**WHAT YOU HAVE TO DO**. Copy out, word for word, the lines from the one containing "Looking at the image, does" through the last line.
-- Start of RECORDS PROVIDED --
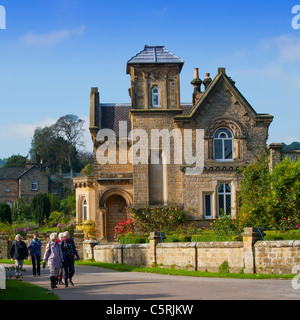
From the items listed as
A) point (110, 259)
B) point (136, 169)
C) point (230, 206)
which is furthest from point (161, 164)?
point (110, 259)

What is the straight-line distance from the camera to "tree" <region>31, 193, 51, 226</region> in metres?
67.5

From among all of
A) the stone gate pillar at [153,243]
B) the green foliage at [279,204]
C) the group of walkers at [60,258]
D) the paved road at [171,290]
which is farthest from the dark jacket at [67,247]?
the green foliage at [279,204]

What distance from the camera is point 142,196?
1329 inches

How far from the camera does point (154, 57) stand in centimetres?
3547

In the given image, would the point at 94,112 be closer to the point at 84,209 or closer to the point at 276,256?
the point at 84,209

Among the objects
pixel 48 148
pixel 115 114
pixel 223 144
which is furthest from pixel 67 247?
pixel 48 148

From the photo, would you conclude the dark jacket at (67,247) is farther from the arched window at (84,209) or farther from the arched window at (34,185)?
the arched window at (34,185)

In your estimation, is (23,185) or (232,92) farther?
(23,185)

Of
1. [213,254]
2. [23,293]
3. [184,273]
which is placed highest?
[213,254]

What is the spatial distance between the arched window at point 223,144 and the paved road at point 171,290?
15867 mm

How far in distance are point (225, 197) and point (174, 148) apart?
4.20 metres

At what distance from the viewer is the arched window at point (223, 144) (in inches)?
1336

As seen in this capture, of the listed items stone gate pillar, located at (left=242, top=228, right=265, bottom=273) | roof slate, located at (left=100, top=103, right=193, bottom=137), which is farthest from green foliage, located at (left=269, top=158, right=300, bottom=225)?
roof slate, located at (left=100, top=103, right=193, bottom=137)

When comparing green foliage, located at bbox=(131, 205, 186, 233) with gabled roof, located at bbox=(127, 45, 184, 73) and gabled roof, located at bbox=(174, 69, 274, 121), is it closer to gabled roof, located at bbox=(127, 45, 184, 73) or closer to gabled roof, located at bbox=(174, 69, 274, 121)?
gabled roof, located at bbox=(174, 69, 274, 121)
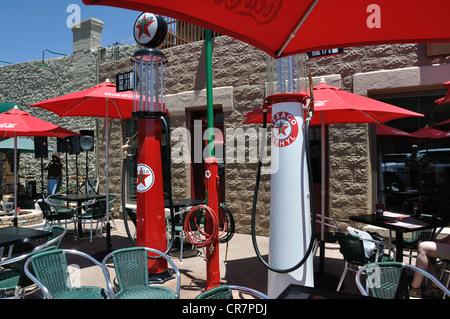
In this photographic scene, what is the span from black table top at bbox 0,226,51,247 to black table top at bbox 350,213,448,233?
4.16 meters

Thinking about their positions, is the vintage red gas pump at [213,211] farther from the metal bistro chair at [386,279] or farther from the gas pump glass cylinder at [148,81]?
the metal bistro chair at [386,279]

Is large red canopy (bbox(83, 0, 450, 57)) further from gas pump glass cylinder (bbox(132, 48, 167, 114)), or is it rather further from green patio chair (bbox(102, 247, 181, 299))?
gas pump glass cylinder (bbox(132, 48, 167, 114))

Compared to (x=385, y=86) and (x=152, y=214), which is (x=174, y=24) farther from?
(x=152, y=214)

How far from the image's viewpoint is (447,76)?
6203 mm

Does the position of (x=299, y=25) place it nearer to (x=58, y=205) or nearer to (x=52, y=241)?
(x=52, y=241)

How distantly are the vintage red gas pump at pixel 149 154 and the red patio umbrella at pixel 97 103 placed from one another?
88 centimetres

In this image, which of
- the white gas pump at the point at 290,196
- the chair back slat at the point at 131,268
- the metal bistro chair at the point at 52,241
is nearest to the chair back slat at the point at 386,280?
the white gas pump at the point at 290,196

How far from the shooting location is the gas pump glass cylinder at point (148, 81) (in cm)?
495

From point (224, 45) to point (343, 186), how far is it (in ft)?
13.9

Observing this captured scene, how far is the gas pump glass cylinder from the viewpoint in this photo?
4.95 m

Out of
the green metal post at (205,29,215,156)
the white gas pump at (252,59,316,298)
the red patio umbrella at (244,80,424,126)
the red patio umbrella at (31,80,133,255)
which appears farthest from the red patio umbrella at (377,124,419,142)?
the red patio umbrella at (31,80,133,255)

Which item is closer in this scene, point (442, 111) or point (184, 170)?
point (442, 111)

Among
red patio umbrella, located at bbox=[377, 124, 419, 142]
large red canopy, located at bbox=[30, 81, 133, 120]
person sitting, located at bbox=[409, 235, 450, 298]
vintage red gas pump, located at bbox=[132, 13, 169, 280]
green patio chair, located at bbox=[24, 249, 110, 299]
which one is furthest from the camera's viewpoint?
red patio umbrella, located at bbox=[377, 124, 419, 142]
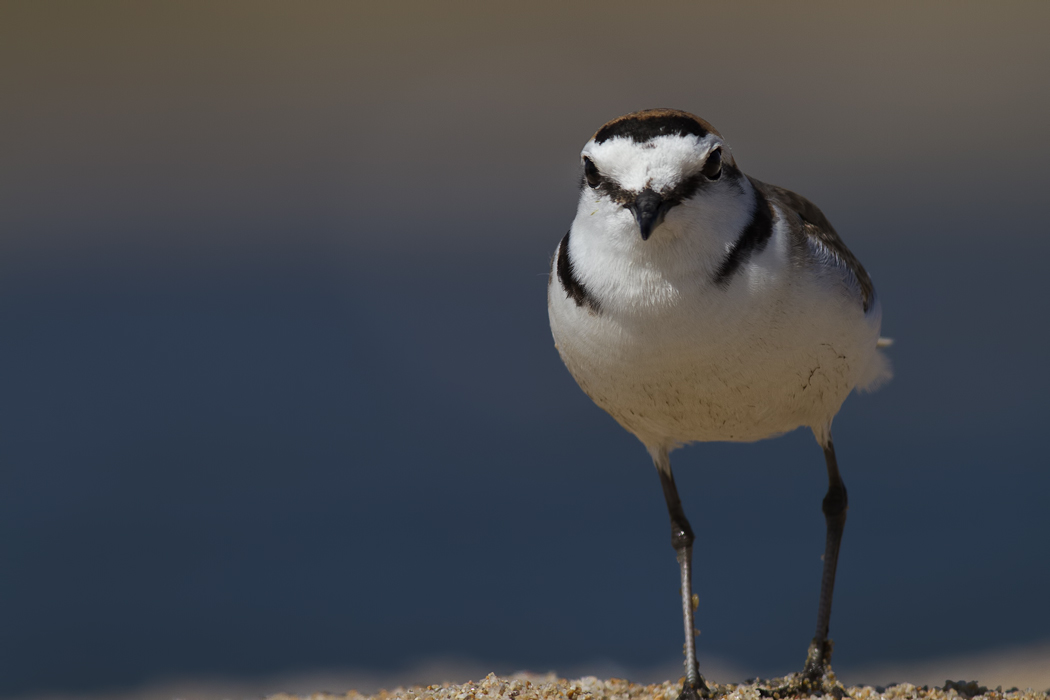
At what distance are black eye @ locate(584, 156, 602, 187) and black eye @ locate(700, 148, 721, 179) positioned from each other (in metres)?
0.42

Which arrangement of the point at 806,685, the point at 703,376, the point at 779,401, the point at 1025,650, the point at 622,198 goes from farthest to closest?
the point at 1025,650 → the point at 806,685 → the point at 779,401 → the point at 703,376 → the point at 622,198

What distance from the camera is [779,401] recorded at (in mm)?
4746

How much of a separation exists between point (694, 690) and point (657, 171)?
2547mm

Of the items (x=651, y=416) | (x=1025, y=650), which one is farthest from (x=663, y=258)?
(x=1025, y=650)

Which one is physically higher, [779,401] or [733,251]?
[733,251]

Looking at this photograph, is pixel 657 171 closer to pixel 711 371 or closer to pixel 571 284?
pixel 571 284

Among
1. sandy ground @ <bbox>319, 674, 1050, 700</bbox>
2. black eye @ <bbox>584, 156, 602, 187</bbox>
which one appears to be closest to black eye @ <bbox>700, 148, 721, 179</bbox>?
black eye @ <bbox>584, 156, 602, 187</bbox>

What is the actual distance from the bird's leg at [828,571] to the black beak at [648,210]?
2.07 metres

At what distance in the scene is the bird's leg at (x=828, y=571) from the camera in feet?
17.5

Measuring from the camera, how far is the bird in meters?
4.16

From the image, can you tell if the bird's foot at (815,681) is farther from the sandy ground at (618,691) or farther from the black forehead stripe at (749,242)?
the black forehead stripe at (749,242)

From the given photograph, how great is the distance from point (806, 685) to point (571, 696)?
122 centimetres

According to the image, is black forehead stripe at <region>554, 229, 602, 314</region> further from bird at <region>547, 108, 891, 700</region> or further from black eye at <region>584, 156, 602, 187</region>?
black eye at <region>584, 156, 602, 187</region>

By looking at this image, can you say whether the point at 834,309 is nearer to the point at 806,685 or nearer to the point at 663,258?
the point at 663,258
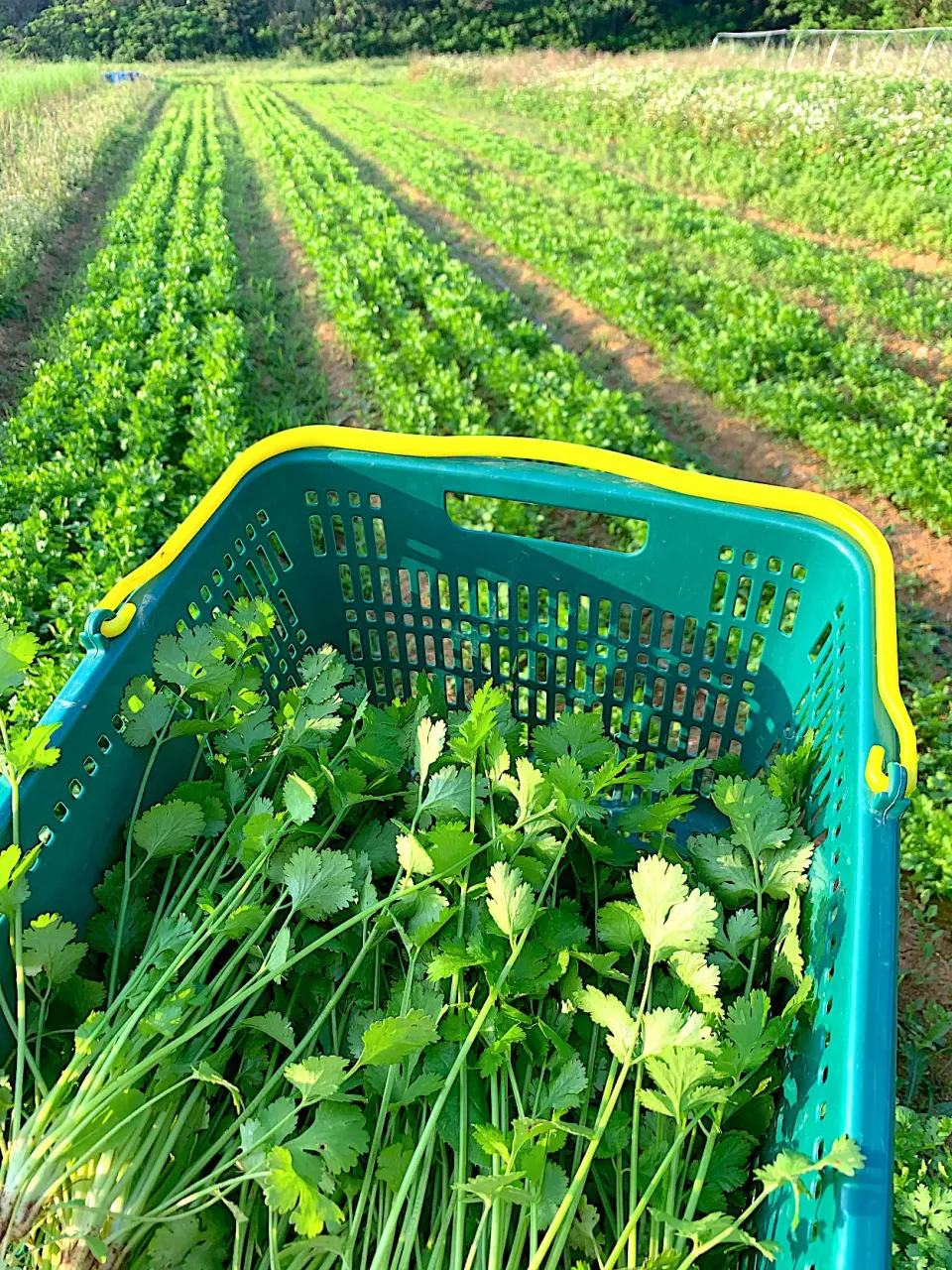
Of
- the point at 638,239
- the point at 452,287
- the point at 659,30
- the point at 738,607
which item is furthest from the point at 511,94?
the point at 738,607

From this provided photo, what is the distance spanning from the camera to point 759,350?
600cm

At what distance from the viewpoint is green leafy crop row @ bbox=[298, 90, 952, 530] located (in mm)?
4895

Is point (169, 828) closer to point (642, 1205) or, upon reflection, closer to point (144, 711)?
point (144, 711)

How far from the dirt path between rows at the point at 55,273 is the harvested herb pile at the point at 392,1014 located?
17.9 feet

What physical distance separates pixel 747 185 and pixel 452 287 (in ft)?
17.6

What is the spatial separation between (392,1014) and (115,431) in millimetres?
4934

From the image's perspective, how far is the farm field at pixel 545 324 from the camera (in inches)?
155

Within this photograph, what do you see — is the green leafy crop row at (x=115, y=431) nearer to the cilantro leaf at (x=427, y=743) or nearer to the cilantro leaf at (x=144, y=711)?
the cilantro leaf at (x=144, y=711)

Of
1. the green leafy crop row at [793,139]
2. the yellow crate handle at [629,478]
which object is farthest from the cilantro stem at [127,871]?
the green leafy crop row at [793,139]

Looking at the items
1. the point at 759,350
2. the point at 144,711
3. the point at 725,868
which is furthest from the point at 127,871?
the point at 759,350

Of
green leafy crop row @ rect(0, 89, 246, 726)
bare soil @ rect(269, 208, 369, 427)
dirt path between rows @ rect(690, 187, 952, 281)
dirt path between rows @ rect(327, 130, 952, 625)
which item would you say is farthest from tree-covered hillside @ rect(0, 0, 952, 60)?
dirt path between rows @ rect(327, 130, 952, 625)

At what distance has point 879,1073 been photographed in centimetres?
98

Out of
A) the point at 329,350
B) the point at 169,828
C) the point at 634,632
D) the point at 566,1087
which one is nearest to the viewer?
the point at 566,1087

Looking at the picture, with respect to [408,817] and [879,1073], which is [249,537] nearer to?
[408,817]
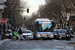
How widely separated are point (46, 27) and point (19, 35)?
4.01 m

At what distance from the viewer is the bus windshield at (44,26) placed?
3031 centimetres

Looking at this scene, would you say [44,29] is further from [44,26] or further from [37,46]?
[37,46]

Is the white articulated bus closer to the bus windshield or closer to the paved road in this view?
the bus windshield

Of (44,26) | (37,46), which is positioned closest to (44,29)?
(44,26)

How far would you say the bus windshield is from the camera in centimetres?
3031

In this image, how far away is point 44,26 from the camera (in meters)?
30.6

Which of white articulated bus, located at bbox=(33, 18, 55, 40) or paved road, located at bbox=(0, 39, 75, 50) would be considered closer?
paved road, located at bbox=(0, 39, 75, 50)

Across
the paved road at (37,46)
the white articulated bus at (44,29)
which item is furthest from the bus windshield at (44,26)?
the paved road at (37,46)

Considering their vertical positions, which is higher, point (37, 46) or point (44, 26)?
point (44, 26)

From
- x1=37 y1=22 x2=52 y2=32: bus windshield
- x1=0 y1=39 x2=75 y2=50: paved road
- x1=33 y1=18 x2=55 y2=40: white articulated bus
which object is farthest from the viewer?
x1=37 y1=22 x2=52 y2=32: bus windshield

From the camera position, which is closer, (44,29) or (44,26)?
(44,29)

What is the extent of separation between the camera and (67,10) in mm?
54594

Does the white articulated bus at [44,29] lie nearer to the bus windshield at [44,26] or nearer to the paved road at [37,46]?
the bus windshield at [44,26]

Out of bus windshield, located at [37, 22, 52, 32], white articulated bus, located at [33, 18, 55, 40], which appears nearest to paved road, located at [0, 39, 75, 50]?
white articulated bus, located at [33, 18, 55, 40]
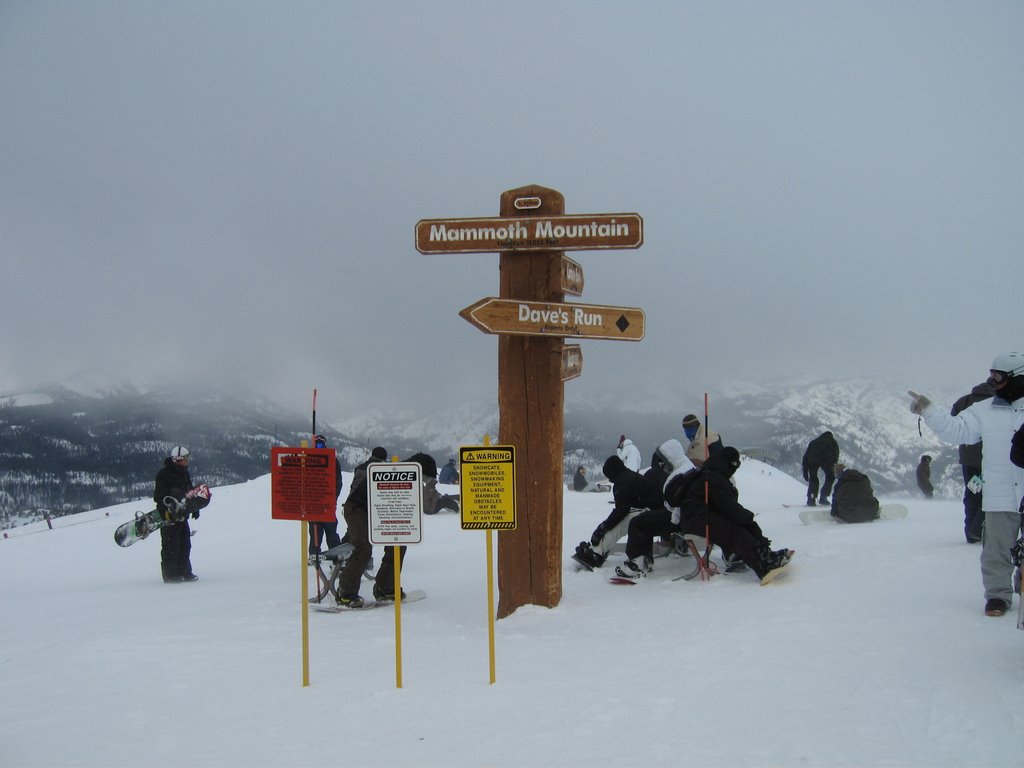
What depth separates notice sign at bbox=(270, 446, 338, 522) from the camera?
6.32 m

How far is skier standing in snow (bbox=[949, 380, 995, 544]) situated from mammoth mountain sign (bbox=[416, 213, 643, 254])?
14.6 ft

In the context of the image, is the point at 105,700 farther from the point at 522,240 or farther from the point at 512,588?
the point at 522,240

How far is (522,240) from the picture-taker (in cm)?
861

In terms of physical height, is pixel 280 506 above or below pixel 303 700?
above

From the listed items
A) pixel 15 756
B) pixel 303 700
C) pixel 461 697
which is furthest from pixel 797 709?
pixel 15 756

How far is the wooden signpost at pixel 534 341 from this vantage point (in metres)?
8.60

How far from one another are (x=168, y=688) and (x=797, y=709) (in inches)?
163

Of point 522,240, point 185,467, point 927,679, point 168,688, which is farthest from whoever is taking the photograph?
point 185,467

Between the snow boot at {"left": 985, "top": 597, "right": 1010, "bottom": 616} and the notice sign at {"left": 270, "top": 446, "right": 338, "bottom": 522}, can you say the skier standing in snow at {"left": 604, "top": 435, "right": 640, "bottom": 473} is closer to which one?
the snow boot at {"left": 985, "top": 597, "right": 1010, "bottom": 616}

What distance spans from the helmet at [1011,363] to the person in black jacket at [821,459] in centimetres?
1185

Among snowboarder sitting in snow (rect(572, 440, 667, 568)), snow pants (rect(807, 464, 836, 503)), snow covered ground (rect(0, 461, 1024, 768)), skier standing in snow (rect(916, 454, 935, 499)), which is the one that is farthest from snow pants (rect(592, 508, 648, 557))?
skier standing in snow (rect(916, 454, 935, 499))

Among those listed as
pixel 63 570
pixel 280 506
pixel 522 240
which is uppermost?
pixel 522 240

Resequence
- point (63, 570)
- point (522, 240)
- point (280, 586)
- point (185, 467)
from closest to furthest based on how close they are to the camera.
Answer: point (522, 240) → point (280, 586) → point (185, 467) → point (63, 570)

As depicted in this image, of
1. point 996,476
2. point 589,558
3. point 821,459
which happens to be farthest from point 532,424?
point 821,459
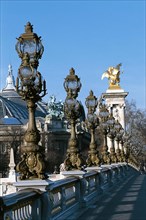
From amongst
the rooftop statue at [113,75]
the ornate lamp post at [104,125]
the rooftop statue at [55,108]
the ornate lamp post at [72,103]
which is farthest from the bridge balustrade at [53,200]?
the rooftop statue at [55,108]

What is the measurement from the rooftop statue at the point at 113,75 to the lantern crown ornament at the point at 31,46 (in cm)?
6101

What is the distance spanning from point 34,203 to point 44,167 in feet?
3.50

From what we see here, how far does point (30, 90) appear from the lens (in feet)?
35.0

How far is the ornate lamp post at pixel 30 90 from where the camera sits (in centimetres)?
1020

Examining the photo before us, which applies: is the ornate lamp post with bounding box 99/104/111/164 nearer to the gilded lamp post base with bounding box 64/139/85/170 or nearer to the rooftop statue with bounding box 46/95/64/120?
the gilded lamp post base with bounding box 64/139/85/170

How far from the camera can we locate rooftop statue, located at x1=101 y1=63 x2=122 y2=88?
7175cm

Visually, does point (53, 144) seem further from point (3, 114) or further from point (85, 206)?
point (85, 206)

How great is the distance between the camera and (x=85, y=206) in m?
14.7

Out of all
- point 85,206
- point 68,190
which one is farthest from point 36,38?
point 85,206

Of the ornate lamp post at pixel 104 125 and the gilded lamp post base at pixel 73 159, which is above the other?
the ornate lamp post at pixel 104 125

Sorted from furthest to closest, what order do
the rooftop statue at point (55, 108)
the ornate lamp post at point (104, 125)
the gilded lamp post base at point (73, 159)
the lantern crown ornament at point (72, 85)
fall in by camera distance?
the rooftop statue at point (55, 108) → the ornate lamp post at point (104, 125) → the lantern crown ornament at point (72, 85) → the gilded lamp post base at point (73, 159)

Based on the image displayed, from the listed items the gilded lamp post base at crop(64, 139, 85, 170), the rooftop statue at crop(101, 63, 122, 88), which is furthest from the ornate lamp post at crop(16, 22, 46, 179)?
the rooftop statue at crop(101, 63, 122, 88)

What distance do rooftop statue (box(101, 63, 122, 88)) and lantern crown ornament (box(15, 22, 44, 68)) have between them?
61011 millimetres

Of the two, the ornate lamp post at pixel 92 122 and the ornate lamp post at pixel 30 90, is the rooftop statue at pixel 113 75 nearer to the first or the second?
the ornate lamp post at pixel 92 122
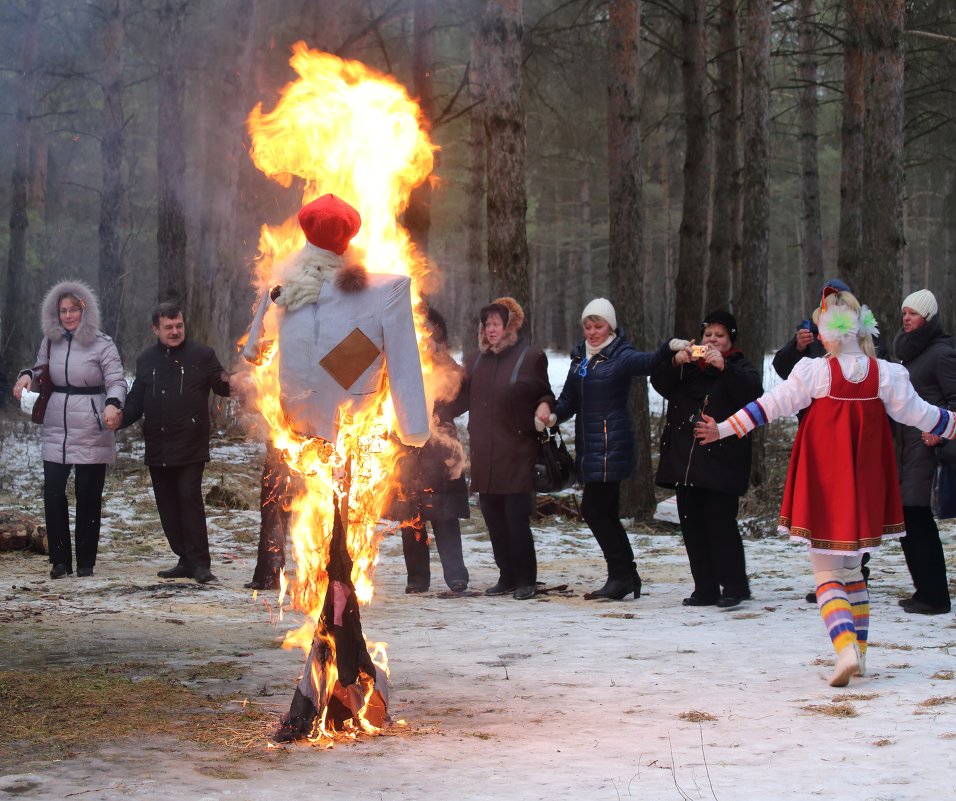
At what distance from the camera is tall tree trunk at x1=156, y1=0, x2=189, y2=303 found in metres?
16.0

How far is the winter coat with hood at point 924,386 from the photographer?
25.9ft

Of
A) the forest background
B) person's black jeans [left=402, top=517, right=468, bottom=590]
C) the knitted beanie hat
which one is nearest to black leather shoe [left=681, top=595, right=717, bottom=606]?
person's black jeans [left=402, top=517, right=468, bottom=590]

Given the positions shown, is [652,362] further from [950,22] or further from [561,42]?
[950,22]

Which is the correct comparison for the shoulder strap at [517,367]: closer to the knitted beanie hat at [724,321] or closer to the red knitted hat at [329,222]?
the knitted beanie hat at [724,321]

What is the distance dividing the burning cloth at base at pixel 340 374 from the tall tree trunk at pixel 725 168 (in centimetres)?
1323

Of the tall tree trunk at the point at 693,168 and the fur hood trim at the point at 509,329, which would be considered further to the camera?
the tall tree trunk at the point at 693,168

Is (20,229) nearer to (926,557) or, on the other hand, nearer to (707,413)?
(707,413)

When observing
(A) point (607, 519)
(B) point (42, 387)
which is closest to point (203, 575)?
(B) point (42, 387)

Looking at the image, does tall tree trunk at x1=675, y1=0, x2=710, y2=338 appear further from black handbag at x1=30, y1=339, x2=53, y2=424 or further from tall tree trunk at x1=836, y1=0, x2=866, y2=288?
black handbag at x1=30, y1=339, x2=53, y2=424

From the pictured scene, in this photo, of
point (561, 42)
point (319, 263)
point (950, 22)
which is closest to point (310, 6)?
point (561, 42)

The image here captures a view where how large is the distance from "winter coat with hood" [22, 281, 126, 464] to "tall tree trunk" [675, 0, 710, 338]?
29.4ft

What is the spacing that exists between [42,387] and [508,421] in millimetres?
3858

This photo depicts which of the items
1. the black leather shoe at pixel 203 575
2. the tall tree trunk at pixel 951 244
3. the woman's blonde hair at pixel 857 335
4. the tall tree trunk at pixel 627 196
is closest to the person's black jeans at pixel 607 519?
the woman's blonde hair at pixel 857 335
-- End of RECORDS PROVIDED --
**THE COMPLETED TASK**.
Looking at the image, does tall tree trunk at x1=675, y1=0, x2=710, y2=338 appear further from black handbag at x1=30, y1=339, x2=53, y2=424 or further from tall tree trunk at x1=836, y1=0, x2=866, y2=288?
black handbag at x1=30, y1=339, x2=53, y2=424

From the pictured scene, in this photo, of
point (561, 42)
point (319, 263)
point (950, 22)
which is closest to point (310, 6)?
point (561, 42)

The image here captures a view where how large is the distance from "winter coat with hood" [22, 281, 126, 464] to "tall tree trunk" [675, 0, 710, 338]?
29.4ft

What is the spacing that exists between [42,387] and [508,421] in millimetres?
3858

This photo depicts which of the items
1. the black leather shoe at pixel 203 575
2. the tall tree trunk at pixel 951 244
3. the woman's blonde hair at pixel 857 335
4. the tall tree trunk at pixel 627 196
is closest to the person's black jeans at pixel 607 519?
the woman's blonde hair at pixel 857 335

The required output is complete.